RECORDS FOR THE EXERCISE:

▼

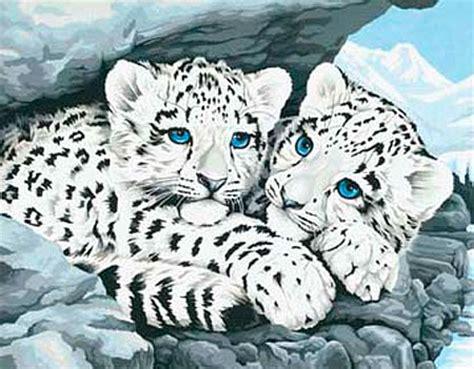 Blau Grün Graue Augen 4952 by Schneeleoparden Babys Kaufen Bei Kreativ Offensive De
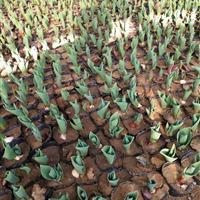 公园绿化郁金香种球,种苗,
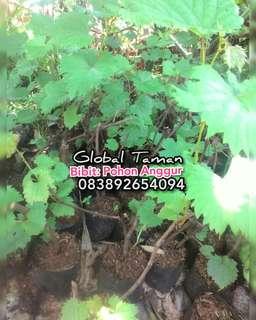 Bibit pohon anggur hijau / bibit tanaman anggur hijau / Tanaman rambat
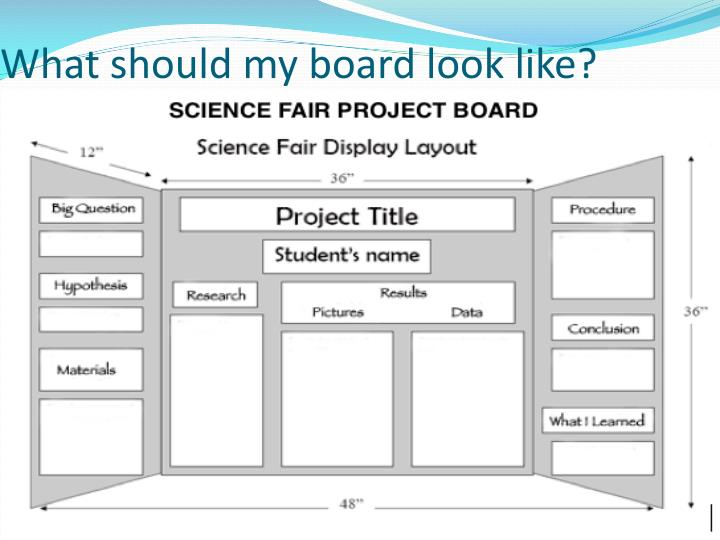 How does a science fair board look like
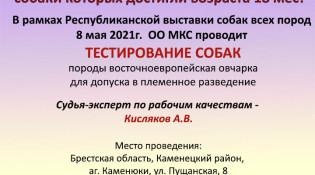 Объявление о тестировании, Брест. 08.05.2021г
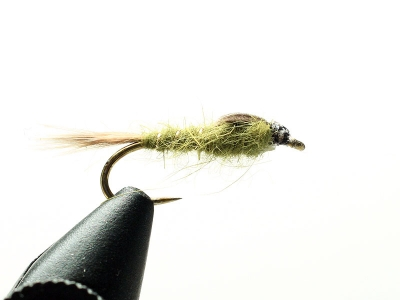 Hare's Ear Olive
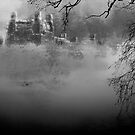Fog in Central Park by Jeff Burgess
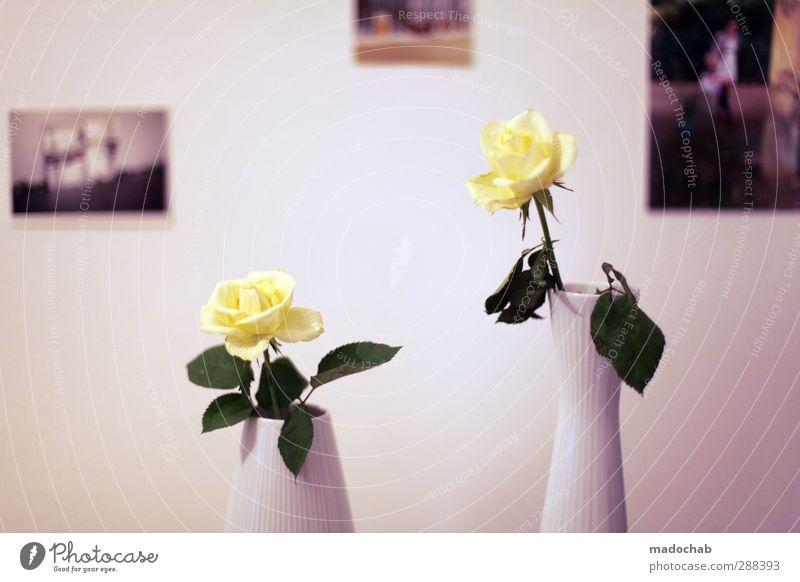Roses are red - Romantik Kitsch Rose Einrichtung Zuhause Lifestyle elegant Stil Design schön Wellness harmonisch Wohlgefühl Zufriedenheit Sinnesorgane Erholung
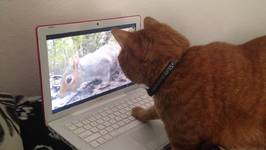Cat Looks Behind Laptop for Squirrel
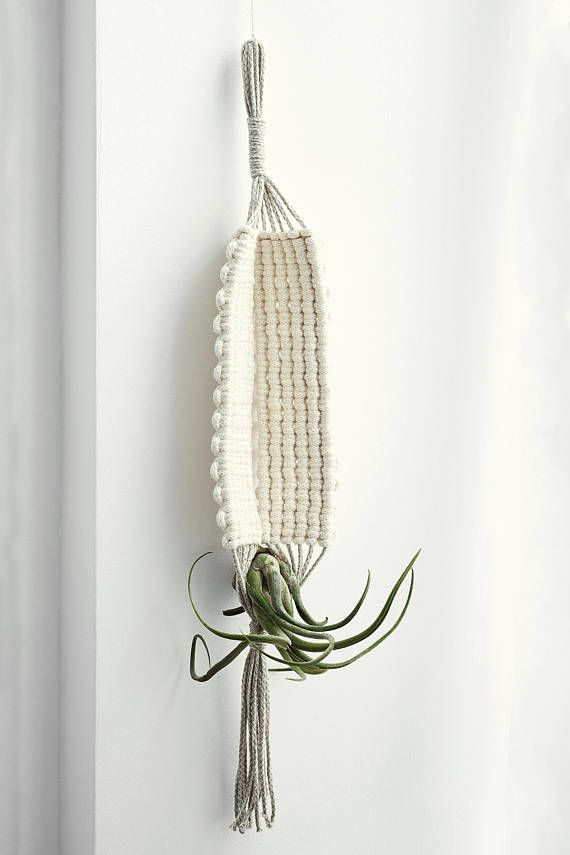 EARTH Macrame Air Plant Holder   Air Plant Hanger   Modern Hanging Planter    Indoor Planter   Minimalist   Airplant Gift   Tillandsia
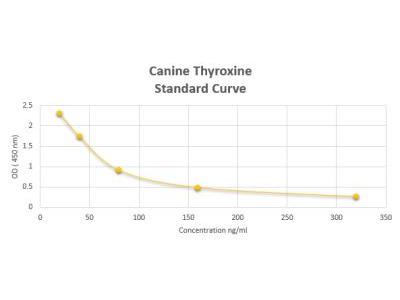 Canine Thyroxine ELISA Kit (Colorimetric)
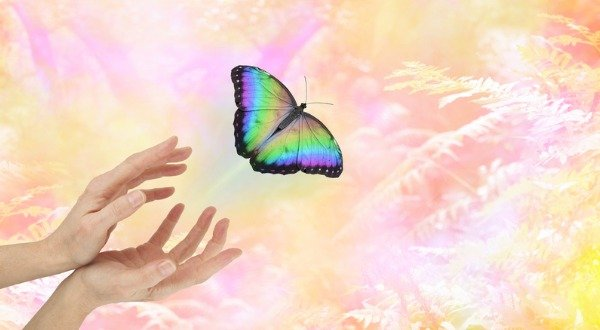 Hands Freeing a Vibrant Butterfly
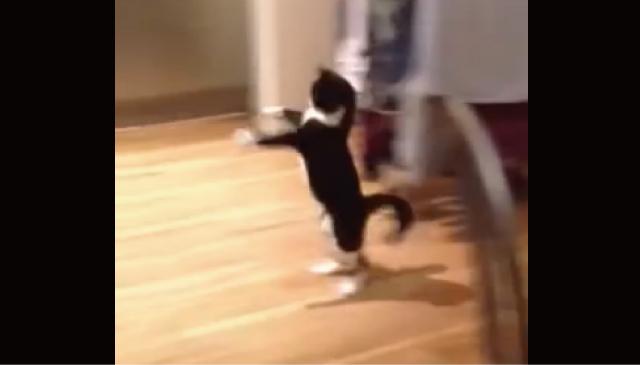【動画】カンガルー・・・いや、キョンシーみたいな動きをする猫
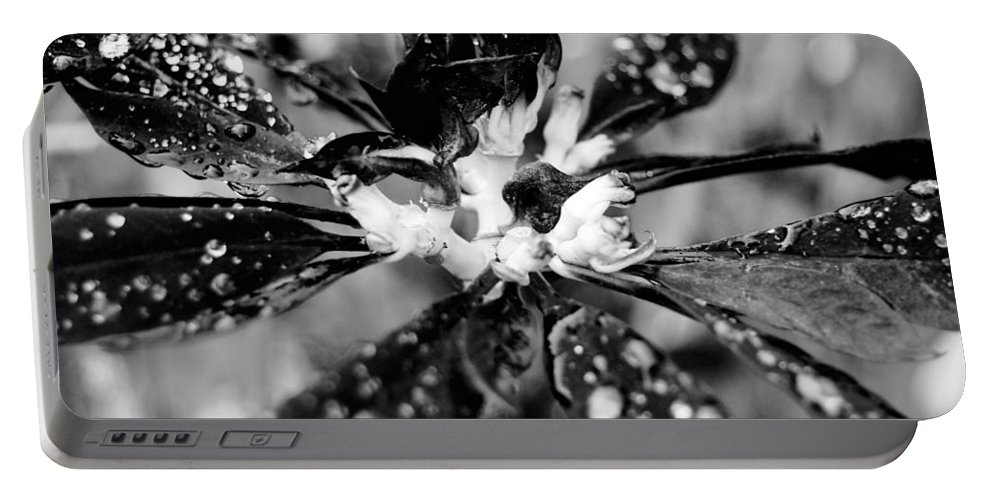 Black And White Portable Battery Charger featuring the photograph Black And White Flower by Amy Fose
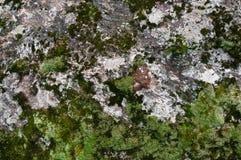 生苔石纹理 免版税库存图片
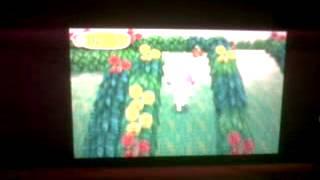 Animal Crossing New Leaf- En la isla tropical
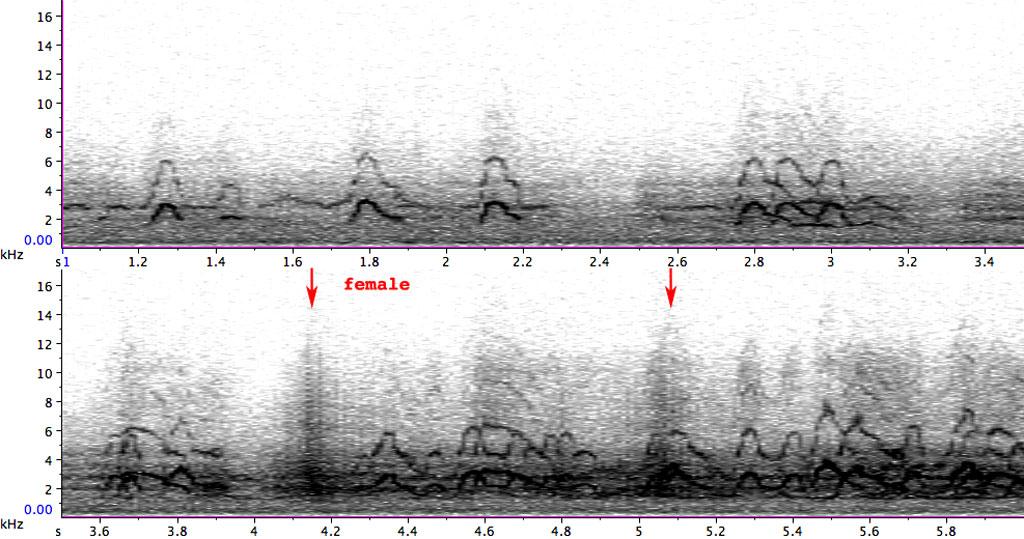 BIF883-3_PFR00186_1-11_091203_ewig-FL-FC-WS_sn_l-luppewehr_REF-S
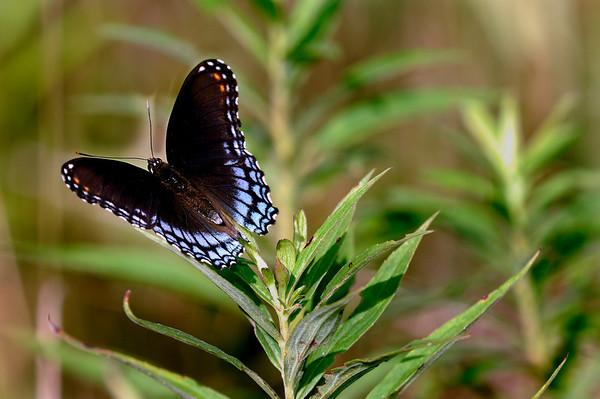 Butterfly - Terra Vista - Cuyahoga Valley National Park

▲

TASK DESCRIPTION: Reproduce every entry above in full and exactly, though not its pictures.

ANSWER AREA:
 Blau Grün Graue Augen 4952 by Schneeleoparden Babys Kaufen Bei Kreativ Offensive De
 公园绿化郁金香种球,种苗,
 Bibit pohon anggur hijau / bibit tanaman anggur hijau / Tanaman rambat
 How does a science fair board look like
 Объявление о тестировании, Брест. 08.05.2021г
 Hare's Ear Olive
Fog in Central Park by Jeff Burgess
Roses are red - Romantik Kitsch Rose Einrichtung Zuhause Lifestyle elegant Stil Design schön Wellness harmonisch Wohlgefühl Zufriedenheit Sinnesorgane Erholung
Cat Looks Behind Laptop for Squirrel
 EARTH Macrame Air Plant Holder   Air Plant Hanger   Modern Hanging Planter    Indoor Planter   Minimalist   Airplant Gift   Tillandsia
 Canine Thyroxine ELISA Kit (Colorimetric)
 Hands Freeing a Vibrant Butterfly
【動画】カンガルー・・・いや、キョンシーみたいな動きをする猫
 Black And White Portable Battery Charger featuring the photograph Black And White Flower by Amy Fose
 生苔石纹理 免版税库存图片
 Animal Crossing New Leaf- En la isla tropical
 BIF883-3_PFR00186_1-11_091203_ewig-FL-FC-WS_sn_l-luppewehr_REF-S
 Butterfly - Terra Vista - Cuyahoga Valley National Park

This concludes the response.